Satuan Reserse Narkoba Polrestabes Medan berhasil membongkar praktik jual beli narkoba yang menjadikan kafe sebagai “rumah aman” transaksi gelap dan yang mengejutkan, otak di balik sindikat ini adalah sepasang kekasih dan seorang pemodal yang masih terbilang remaja.
Penggerebekan yang berlangsung Selasa (7/7/2026) malam di sebuah kafe Jalan Darussalam, Kecamatan Medan Petisah, bermula dari kecurigaan warga.
Seorang pemuda kerap datang ke kafe yang sama, tetapi setiap kali bertemu dengan orang yang berbeda dalam waktu singkat pola klasik transaksi narkoba. Laporan warga langsung ditindaklanjuti, dan polisi menangkap ET (21) di tempat.
Dari tangan ET, polisi menyita 2 pod getar bermerek Wukong dan Batman yang siap edar. Pengembangan kasus mengarah pada penangkapan M (19)—kekasih ET—dan GS (23) yang bertindak sebagai pemodal.
Pembagian peran mereka ibarat jaringan profesional: ET sebagai eksekutor transaksi dengan pembeli, M membantu mengambil barang dari pemasok, dan GS sebagai “banker” yang mendanai pembelian narkoba.
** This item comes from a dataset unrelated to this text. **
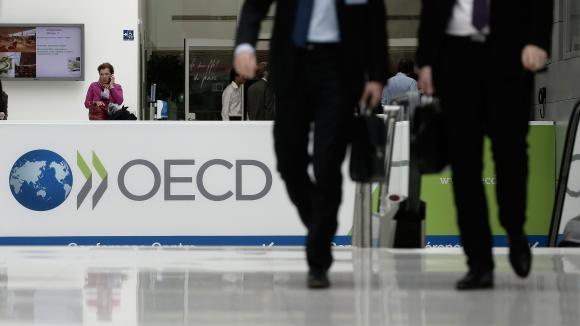 L'OCDE appelle à accélérer le déploiement des vaccins pour consolider la reprise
Dalam setiap transaksi, ET dan M masing-masing mengantongi Rp600 ribu, sementara GS sebagai pemodal juga meraup Rp600 ribu seorang diri.
Yang lebih mencengangkan: ini bukan aksi perdana. Ketiganya telah empat kali mengedarkan pil ekstasi selain pod getar.
Kasat Res Narkoba Polrestabes Medan, AKBP Rafli Yusuf Nugraha, menegaskan pihaknya telah mengantongi identitas pemasok utama.
“Pemasok, bandar, maupun pengedar tidak akan bisa bersembunyi sejauh apapun mereka berlari, pasti akan kami tangkap,” tegasnya.
Kasus ini menjadi alarm keras bagi para orang tua: kafe yang selama ini dianggap tempat aman untuk nongkrong, ternyata bisa menjadi ladang bisnis narkoba yang dikelola oleh anak-anak muda seusia putra-putri kita.
Pod getar yang sering dianggap sekadar vape biasa kini menjelma menjadi senjata mematikan bagi generasi muda. Polrestabes Medan kini terus memburu jaringan di atasnya. Satu per satu akan tumbang. (FD)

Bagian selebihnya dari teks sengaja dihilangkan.